> [LISTED ENTRIES]
▬▬▬▬▬▬
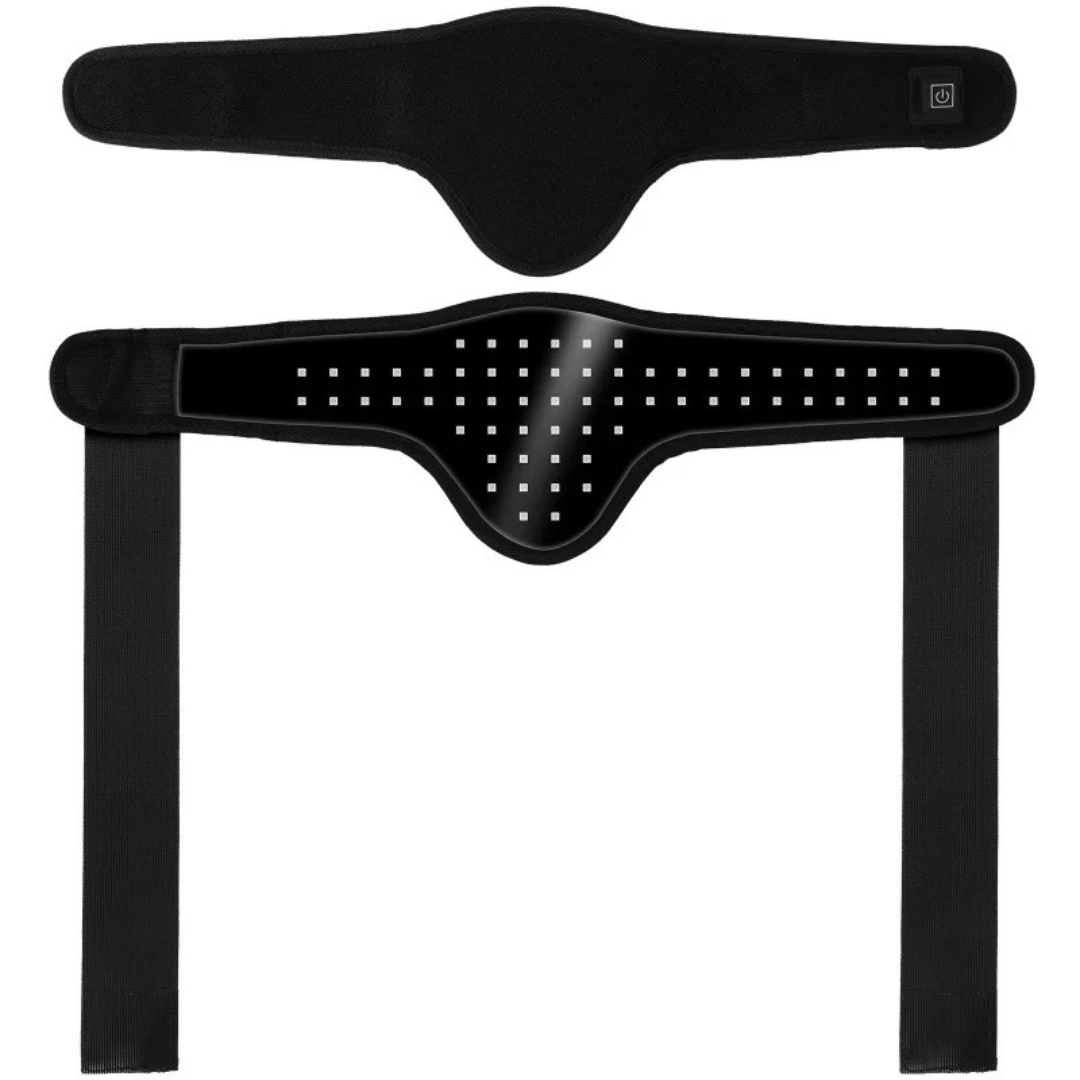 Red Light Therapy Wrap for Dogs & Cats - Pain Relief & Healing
▬▬▬▬▬▬
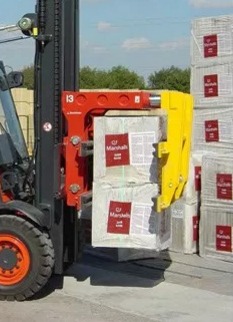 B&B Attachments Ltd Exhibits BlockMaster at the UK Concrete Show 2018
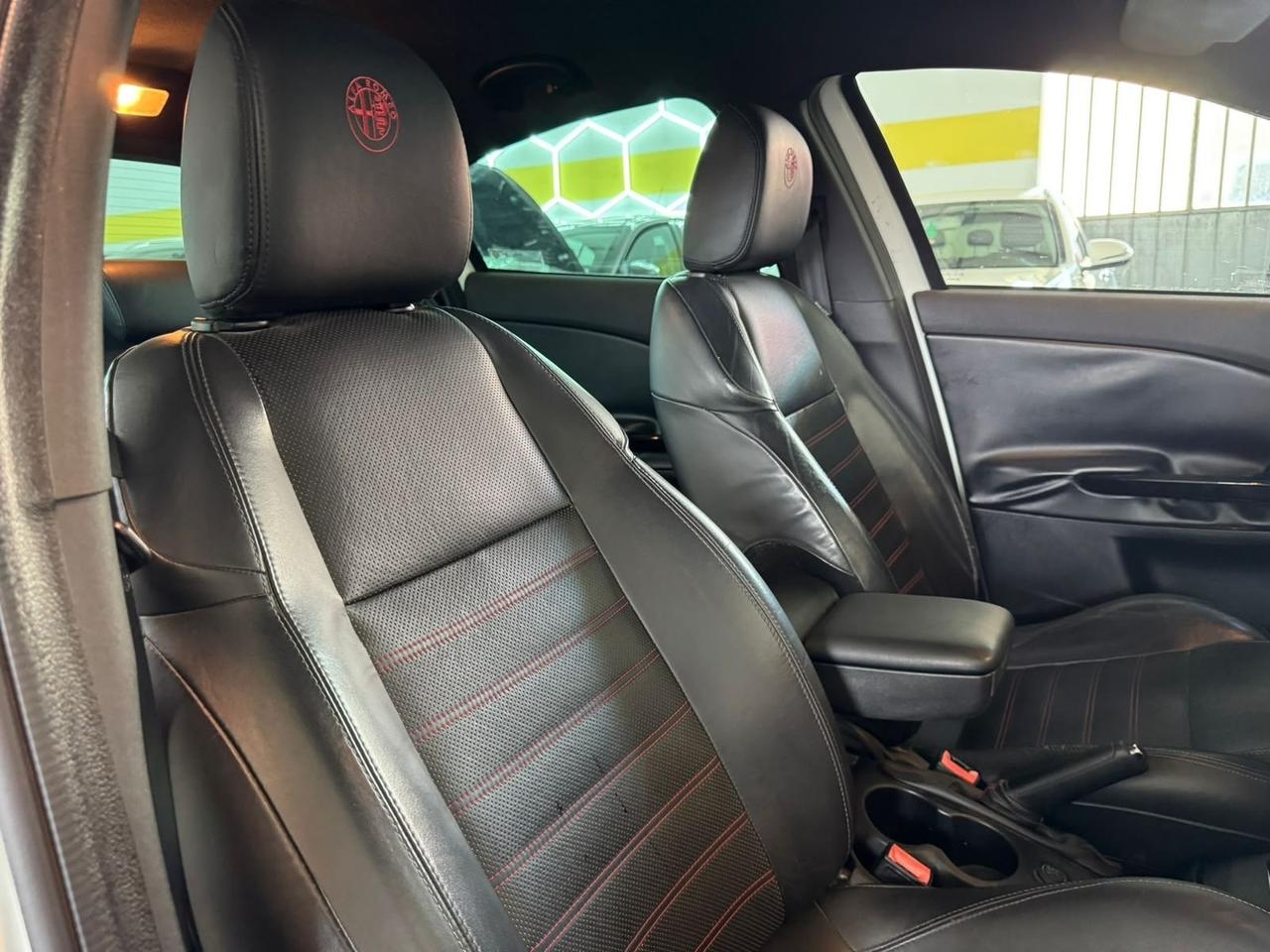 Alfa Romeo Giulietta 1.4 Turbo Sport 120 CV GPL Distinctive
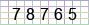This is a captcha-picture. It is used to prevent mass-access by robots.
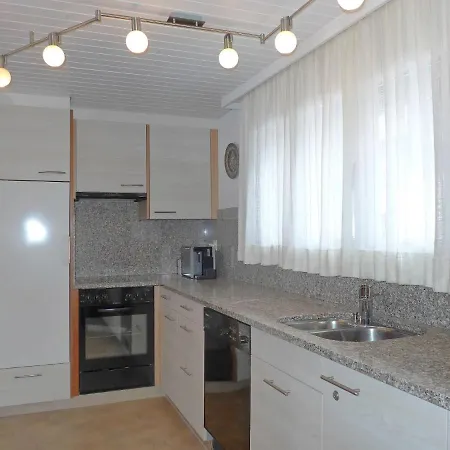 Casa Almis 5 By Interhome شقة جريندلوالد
▬▬▬▬▬▬
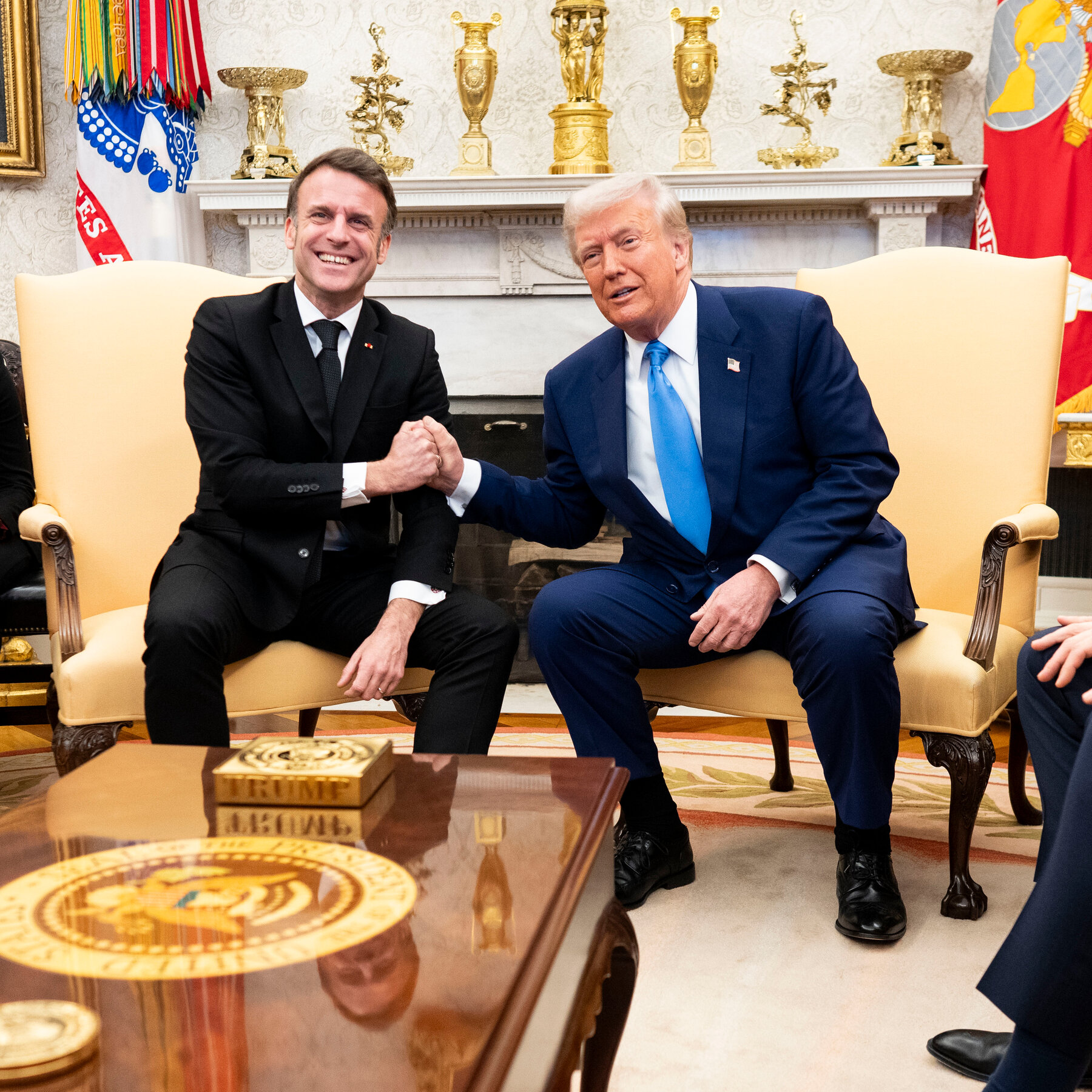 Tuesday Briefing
▬▬▬▬▬▬
> [EXERCISE DETAILS] Print the lines from the one containing "B&B Attachments Ltd" up to and including the one containing "Casa Almis 5 By Interhome شقة جريندلوالد", word for word. Leave out the pictures and give only the text.

> [EXERCISE SOLUTION]
 B&B Attachments Ltd Exhibits BlockMaster at the UK Concrete Show 2018
 Alfa Romeo Giulietta 1.4 Turbo Sport 120 CV GPL Distinctive
This is a captcha-picture. It is used to prevent mass-access by robots.
 Casa Almis 5 By Interhome شقة جريندلوالد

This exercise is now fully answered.